* What is required
Would you return exactly the lines below from the line with "Mehndi Henna Care" through the line with "Table Mountain On", both included, and nothing else, leaving out the pictures?

* Given entries
- - -

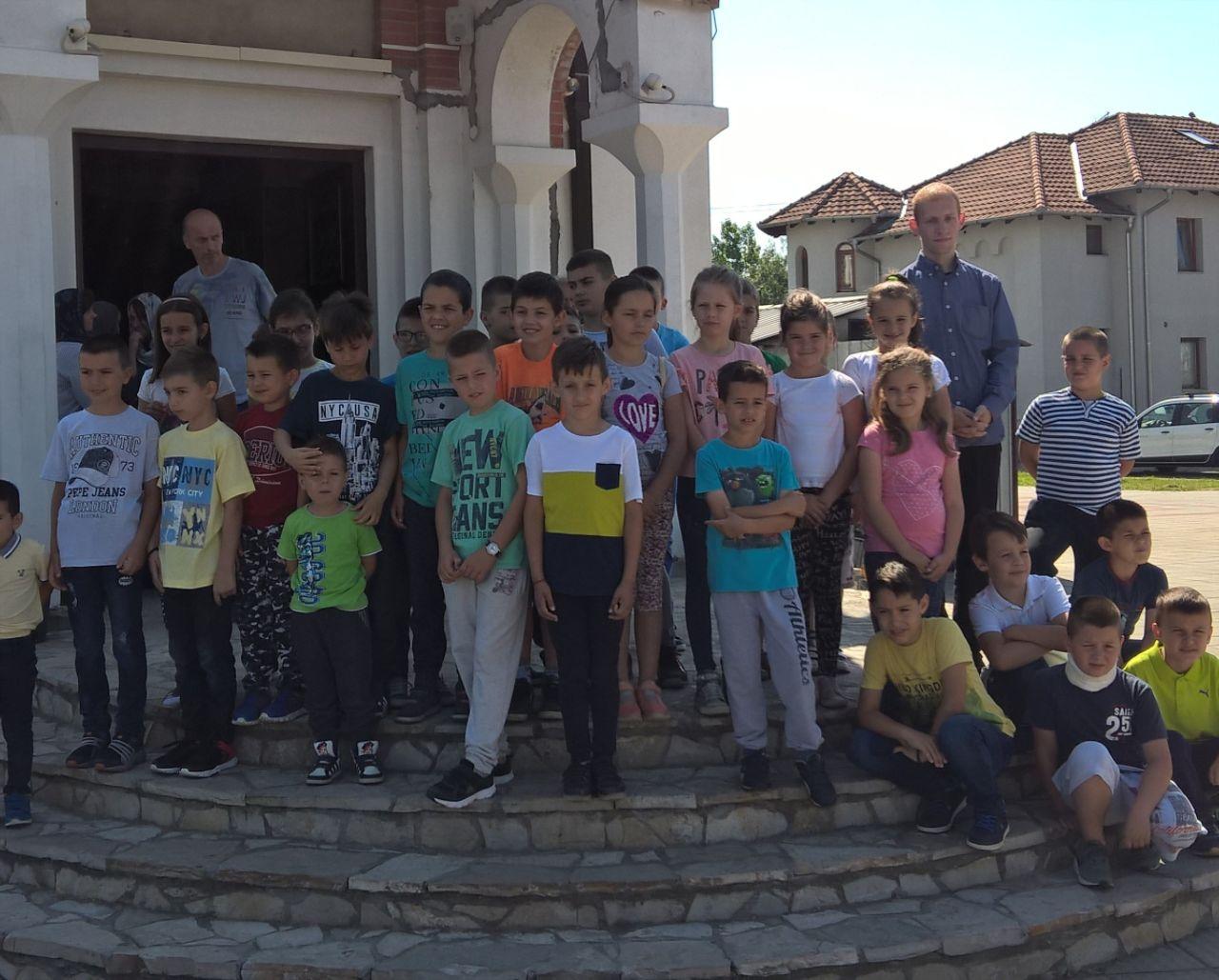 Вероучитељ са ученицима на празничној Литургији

- - -

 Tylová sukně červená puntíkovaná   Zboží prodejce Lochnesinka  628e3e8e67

- - -

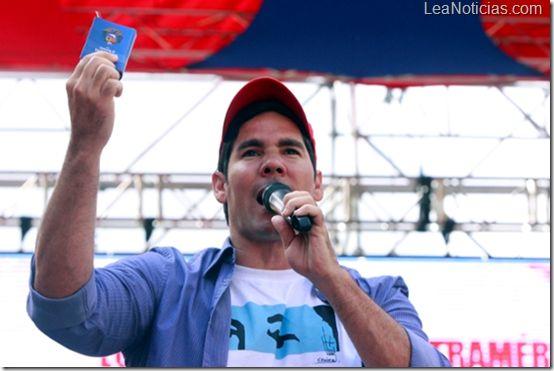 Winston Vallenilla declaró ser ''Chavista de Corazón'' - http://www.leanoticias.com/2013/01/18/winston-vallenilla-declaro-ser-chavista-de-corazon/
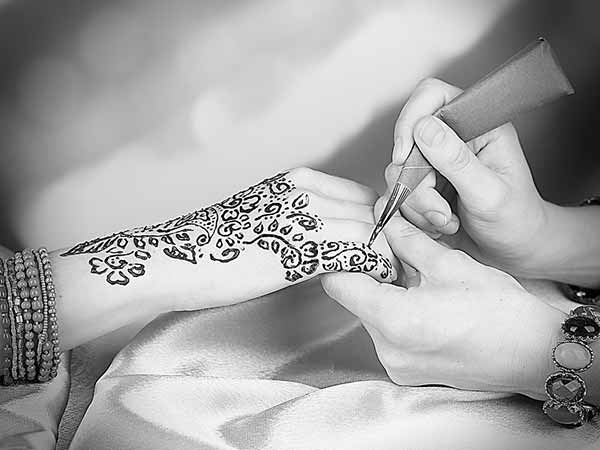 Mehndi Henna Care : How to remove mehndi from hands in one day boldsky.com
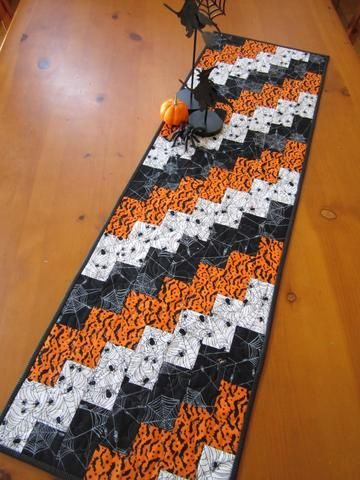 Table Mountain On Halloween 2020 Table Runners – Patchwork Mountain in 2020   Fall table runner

- - -

* Response to this task
 Mehndi Henna Care : How to remove mehndi from hands in one day boldsky.com
 Table Mountain On Halloween 2020 Table Runners – Patchwork Mountain in 2020   Fall table runner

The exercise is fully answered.